The usual symptoms of obesity can be managed with proper diet and exercise. Winston’s Digest All can aid your dog in losing weight if it is overweight or obese. Aching joints and lack of energy can also be managed successfully with natural supplements like Winston’s Joint System formula. This highly recommended product has helped thousands of dogs who were suffering from debilitating joint diseases such as hip dysplasia and arthritis.

One of the most popular misconceptions now found on the internet is that exercise and dog toys that entertain and engage a dog’s senses are the best ways to prevent cognitive decline. The reality is that cognitive decline, or geriatric dementia, although most often associated with older humans, also affects older dogs who are prone to age-related dementia also. Dementia in older dogs usually becomes evident with inappropriate acts like barking in the middle of the night, urinary accidents in house-trained dogs, or becoming disoriented in his familiar home, and a lessening of interaction with family members. Dementia, which exhibits itself as a general disorientation, usually causes stress, anxiety, and fear, both in the dog and its human owner.
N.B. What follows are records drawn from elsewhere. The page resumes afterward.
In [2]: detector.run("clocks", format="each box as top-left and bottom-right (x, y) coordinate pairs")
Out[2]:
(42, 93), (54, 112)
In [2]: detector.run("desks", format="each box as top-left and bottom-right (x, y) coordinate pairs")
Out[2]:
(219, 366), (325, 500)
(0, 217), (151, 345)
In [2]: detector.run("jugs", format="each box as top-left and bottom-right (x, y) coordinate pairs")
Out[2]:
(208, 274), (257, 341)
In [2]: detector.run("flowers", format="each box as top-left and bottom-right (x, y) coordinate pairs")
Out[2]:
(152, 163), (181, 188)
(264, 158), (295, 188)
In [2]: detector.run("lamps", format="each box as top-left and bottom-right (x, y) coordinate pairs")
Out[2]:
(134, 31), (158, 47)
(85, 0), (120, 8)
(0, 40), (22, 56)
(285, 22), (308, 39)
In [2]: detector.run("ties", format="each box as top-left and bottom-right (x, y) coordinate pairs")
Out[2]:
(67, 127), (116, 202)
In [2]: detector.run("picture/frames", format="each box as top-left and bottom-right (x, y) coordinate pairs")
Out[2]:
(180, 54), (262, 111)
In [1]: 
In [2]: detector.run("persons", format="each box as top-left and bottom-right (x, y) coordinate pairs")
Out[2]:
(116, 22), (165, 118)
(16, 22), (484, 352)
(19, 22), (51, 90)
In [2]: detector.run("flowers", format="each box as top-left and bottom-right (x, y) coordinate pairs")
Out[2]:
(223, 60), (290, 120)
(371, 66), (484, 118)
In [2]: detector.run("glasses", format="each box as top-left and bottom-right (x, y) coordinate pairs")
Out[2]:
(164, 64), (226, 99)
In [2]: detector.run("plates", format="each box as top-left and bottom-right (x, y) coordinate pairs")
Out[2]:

Some common age-related changes to watch for as your pet dog ages: He or she becomes less active, sleeps more, often develops a reduced sense of hearing and sight, is less able to handle temperature changes, and loses muscle mass. These changes may be symptoms of a disease, so be aware of any sudden weight loss or gain, sudden loss of appetite, lethargy, increased thirst or urinating more than usual.

When your dog reaches the start of his senior years, he will need your loving care more than ever. This is the perfect time to start your dog on Winston’s Senior Complete Multi vitamin supplement. This is the most powerful and complete once-daily multi vitamin for dogs 5 years and older. It contains almost 50 active ingredients from the healthiest sources available.

Maintaining good health care for your older dog is is the best way to repay your aging dog for the loyalty and pleasure it has given you for so many years. Show him or her that you love them as much as they have loved you. Spend time petting and just being with them. You may be surprised at the calming effect it produces in both of you.